Именно ее именует наш поэт «девой Эвменидой».
Интересно, что древнегреческие богини Эвмениды («милостивые, благожелательные»), у римлян они – Эринии, фурии – «гневные, яростные, богини-мстительницы», они же именуются «величавыми, досточтимыми». «Они неусыпно наблюдают за тем, чтобы от века установленные отношения между старшими и младшими, родителями и детьми, богатыми и бедными, благоденствующими и несчастными, не были нарушаемы к выгоде одной стороны на счет другой. Есть эвмениды отца, матери, родителей; также детей, нищих, то есть всякого, кто обижен и чья обида вопиет о мщении. Воплям и проклятиям жертвы внемлют эвмениды и преследуют виновного без устали и пощады не только на земле, но и в преисподней после смерти, пока мера мщения не исполнится» [10].
Пушкин неоднократно вспоминает богиню-мстительницу Эвмениду. Так, в стихах «Чаадаеву. С морского берега Тавриды», напишет:
К чему холодные сомненья?
Я верю: здесь был грозный храм,
Где крови жаждущим богам
Дымились жертвоприношенья;
Здесь успокоена была
Вражда свирепой Эвмениды:
Здесь провозвестница Тавриды
На брата руку занесла… (и т.д.)
Поэт «над развалинами храма Артемиды, который, по преданию, находился у мыса Георгиевского монастыря на южном берегу Крыма», вспоминает «древнегреческий миф об Оресте, брате Ифигении, жрицы Артемиды в Крыму» [11:672].
Б.В. Томашевский, Т.Г. Цявловская и др. считают, что это «послание» написано в 1824-м году, несмотря на то, что Пушкин напечатал его под 1820 годом, писал в «Отрывке из письма к Д.»: «Тут же видел я и баснословные развалины храма Дианы. Видно, мифологические предания счастливее для меня воспоминаний исторических; по крайней мере тут посетили меня рифмы. Я думал стихами. Вот они:» [12:634; курсив мой – Л.В.] Приводит текст стихов, но с пропуском, который наличествует во всех изданиях.
Черновик стихов находится в одесской тетради, среди записей 1823-1824 гг. Поэт немало познал, претерпел к этому времени…
Заметим, что во второй части послания Пушкин, признавшись: «Я мыслил имя роковое / Предать развалинам иным», вспоминает стихи «К Чаадаеву» 1818 (?) года («Любви, надежды, тихой славы...»), где – строки: «И на обломках самовластья / Напишут наши имена». Стихи знакомы с детских лет, входили в школьную программу. «Под гнетом власти роковой» юноша не может не мечтать о «вольности святой».

····················

→ Задание:
Сократите абзац из фрагмента текста, начинающийся словами «Б.В. Томашевский, Т.Г. Цявловская», так, чтобы остались его основные факты.

····················

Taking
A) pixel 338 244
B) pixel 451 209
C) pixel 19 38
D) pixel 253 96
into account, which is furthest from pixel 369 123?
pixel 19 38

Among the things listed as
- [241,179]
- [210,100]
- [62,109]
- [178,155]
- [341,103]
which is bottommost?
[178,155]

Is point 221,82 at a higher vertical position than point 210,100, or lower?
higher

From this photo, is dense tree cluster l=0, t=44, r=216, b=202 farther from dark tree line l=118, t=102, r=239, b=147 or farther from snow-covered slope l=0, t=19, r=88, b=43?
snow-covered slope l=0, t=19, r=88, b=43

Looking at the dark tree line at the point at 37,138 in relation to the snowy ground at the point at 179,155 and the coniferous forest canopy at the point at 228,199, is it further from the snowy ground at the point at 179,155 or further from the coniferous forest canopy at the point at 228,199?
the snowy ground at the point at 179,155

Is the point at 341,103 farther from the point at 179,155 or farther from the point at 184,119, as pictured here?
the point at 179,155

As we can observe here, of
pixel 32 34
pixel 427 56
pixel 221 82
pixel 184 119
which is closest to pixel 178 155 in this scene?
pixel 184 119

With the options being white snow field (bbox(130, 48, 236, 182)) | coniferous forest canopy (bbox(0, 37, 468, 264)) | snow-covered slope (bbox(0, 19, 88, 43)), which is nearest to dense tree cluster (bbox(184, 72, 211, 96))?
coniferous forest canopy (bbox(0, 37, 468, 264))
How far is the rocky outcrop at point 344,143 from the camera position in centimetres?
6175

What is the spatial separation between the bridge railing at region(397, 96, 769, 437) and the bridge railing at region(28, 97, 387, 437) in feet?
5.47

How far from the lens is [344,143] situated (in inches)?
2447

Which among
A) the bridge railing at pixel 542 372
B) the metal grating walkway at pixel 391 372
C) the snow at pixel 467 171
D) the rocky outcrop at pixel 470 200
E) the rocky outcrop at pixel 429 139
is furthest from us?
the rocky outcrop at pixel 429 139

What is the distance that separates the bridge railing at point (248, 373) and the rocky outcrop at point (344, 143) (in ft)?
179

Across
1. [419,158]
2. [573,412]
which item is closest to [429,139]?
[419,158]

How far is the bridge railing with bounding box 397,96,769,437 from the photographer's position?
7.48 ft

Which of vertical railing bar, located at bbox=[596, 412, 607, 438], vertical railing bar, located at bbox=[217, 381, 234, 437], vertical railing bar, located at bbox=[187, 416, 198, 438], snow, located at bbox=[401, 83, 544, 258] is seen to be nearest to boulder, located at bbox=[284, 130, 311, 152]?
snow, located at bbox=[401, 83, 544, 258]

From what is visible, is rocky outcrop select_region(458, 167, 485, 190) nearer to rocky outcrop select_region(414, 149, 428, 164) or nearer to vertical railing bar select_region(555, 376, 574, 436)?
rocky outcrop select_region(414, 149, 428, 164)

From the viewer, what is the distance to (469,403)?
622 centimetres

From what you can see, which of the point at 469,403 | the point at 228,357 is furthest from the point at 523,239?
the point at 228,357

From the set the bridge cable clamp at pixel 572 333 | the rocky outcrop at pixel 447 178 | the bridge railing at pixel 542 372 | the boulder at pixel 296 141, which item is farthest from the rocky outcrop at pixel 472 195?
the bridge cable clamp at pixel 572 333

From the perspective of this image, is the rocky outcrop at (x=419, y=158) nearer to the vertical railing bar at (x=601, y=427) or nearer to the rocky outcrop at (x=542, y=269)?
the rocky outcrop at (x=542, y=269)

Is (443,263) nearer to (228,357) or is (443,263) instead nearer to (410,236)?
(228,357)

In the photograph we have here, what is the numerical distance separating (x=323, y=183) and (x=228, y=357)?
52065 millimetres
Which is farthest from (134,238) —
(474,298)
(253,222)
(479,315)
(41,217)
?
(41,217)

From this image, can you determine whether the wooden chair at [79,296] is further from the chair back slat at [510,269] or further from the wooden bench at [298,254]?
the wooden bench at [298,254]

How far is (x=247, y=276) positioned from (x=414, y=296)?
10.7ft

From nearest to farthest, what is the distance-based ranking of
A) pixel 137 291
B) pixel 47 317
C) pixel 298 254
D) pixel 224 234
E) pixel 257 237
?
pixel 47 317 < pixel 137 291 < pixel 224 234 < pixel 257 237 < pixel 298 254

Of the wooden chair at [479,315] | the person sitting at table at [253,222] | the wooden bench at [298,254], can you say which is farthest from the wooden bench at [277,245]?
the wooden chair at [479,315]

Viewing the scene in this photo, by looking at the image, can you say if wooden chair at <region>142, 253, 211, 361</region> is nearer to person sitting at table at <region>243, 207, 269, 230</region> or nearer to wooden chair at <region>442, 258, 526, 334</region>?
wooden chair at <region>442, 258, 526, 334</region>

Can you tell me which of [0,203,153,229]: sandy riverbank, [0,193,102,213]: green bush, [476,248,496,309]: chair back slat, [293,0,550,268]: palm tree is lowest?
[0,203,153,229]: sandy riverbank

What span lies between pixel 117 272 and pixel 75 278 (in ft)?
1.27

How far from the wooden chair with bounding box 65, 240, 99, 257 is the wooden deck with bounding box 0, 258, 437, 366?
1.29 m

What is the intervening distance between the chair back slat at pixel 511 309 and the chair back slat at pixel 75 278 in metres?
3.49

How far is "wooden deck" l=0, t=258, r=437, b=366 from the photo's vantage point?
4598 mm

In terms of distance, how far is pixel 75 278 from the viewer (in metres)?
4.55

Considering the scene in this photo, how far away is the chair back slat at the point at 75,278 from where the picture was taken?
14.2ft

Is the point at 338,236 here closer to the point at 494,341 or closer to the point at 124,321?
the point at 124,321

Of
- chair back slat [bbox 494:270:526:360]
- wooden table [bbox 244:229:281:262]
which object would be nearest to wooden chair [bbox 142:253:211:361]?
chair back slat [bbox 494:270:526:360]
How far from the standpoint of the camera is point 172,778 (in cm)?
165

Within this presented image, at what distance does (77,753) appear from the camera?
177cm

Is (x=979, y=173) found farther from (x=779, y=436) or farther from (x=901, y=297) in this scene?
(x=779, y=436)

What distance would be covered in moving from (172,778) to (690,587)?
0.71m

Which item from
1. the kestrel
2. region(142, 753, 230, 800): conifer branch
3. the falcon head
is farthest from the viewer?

····················

→ Правильный ответ:
Б.В. Томашевский, Т.Г. Цявловская и другие датируют «послание» 1824 годом, хотя Пушкин напечатал его под 1820 годом. В «Отрывке из письма к Д.» Пушкин писал, что видел развалины храма Дианы и что мифологические предания для него счастливее исторических воспоминаний: там к нему пришли рифмы, и он думал стихами. В этом отрывке текст стихов приведен с пропуском, который есть во всех изданиях.